When you’ve got low self esteem and you’re trying to face lots of problems, giving up control of your life can be a tempting option – you just want someone to come in and make it all OK. But, unfortunately, there are no easy solutions. It’s rare that things go away or get resolved without making changes to your lifestyle… but to do this, you need to believe in yourself – and there we are, right back at the beginning, as self belief is something that you don’t have.
So how can Gateway’s Pregnancy Outreach Workers Service help people to break this cycle?
Admitting that you need help is a really positive step, but you have to be prepared to work towards the life you want, too. So our POWs are trained not just to give practical advice, but to help women take control of their own lives in order to move forward.
Saira’s story
Saira was referred to the POW service by her midwife. She and her husband were living in a flat above a shop after having to move out of a shared house. But the flat was full of mice and cockroaches and its only access was via slippery fire escape steps.
Saira was clearly suffering from depression and low self esteem. In a recording made by her POW, Maria, it’s clear she didn’t believe she had any control over her situation. She says: “I’m pregnant; I have no family support. I don’t know what’s going to happen right now. It’s dangerous living here, but what can I do?” In a quiet voice, she asks, “Is there anyone out there who can help me?”
During Maria’s first visit, she explained to the couple how they would need to work together to sort things out. “I took them aside separately and said ‘we all need to work at this, and you will need a lot of patience, because it’s going to take time’,” Maria says. “No-one has a magic wand.”
Like many clients, Saira says she liked Maria because she felt that she wasn’t judging her. Maria’s help was practical and without prejudice.

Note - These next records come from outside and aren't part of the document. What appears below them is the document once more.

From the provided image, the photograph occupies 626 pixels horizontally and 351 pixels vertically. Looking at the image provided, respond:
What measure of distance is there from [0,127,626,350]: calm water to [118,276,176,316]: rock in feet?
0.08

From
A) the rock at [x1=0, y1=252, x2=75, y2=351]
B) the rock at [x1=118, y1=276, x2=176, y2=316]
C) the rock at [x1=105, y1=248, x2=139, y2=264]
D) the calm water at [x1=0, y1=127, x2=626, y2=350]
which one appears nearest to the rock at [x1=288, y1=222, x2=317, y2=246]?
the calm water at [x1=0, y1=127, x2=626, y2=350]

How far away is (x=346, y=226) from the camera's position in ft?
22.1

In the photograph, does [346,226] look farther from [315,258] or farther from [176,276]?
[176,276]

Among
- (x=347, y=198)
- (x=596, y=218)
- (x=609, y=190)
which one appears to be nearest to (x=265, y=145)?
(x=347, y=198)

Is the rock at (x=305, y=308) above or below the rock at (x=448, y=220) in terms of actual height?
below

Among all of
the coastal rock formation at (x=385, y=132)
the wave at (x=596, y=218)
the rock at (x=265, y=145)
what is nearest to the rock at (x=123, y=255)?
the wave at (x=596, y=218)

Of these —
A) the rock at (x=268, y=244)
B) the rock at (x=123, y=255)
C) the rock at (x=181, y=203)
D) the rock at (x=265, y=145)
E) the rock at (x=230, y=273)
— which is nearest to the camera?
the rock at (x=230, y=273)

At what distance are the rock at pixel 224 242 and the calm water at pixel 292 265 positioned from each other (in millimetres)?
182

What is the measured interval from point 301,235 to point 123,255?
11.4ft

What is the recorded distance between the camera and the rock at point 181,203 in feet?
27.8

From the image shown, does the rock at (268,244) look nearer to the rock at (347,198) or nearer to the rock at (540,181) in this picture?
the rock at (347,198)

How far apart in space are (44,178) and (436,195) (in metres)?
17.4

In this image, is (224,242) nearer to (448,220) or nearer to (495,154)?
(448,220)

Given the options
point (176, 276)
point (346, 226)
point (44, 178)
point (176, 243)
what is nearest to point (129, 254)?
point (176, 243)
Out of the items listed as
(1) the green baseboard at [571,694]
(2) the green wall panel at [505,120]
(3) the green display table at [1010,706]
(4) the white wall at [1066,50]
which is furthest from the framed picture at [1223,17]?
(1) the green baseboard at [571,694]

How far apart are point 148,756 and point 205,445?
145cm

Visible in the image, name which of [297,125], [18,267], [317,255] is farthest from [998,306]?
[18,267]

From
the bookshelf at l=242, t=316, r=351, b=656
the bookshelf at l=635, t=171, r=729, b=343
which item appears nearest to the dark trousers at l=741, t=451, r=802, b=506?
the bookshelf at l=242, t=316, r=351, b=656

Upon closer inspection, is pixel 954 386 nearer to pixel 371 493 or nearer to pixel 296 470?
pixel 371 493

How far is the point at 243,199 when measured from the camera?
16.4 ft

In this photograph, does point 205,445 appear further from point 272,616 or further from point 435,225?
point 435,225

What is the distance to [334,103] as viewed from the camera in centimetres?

“On the first visit, I phoned around and we started to apply for the various things that they were entitled to and needed to sort out,” Maria says. “For example, Saira had put off applying for income support because she thought it would affect her partner’s finances, so we worked that out, and got him to apply for working tax credit.”
But, as they unravelled some of the financial issues, Maria was also working towards raising Saira’s self-esteem.
For example, Saira was so self-conscious that she didn’t want to go to antenatal classes. She said she felt fat and didn’t want people to see her. Maria’s approach was to try and make her feel better about her body image in other ways. “I asked her to send me photos of herself on the days that I didn’t visit her – just for my benefit, so I could she she was OK,” she explains. “In the first few photos she sent, she’s looking down at the floor, but after a few weeks she’s smiling and looking into the camera. She’s starting to feel better about herself; she doesn’t mind the idea so much.”
They talked about the future. “I asked her to think about what she wants to achieve in life,” says Maria. “It’s something that many women forget to think about when so much else is going on. She told me lots of things, but I helped her to see that what it boils down to is taking more control. So we talked about that. I got her to realise that she is already very powerful – after all, she had carried a baby! – and we discussed how she must make sure to retain that feeling of power when she deals with everyday situations.”
Since Maria’s first visit, which was almost six months ago, Saira’s depression has started to lift. Now that they have split the practical issues into more manageable chunks, she is finding the confidence to ask for help with the things she needs. She asked a friend to help with the deposit on a better home – something she hadn’t wanted to do before. She’s making phonecalls herself. She takes her baby out and about to clubs and support groups and is even talking about going back to work.
“She doesn’t wait for permission as much as she used to,” Maria says; “she speaks out a bit more. And she’s gone from feeling tired, exhausted – and even threatened, worrying that her baby will be taken away – to realising that she is a good mom.”
In this audio clip, you can hear how Saira’s language has changed from where she was at the start. Rather than hoping that someone will step in, she talks about specific issues and sounds far more active. There’s still a lot to sort out, but she’s in control and – with support – she’s prepared to work for it.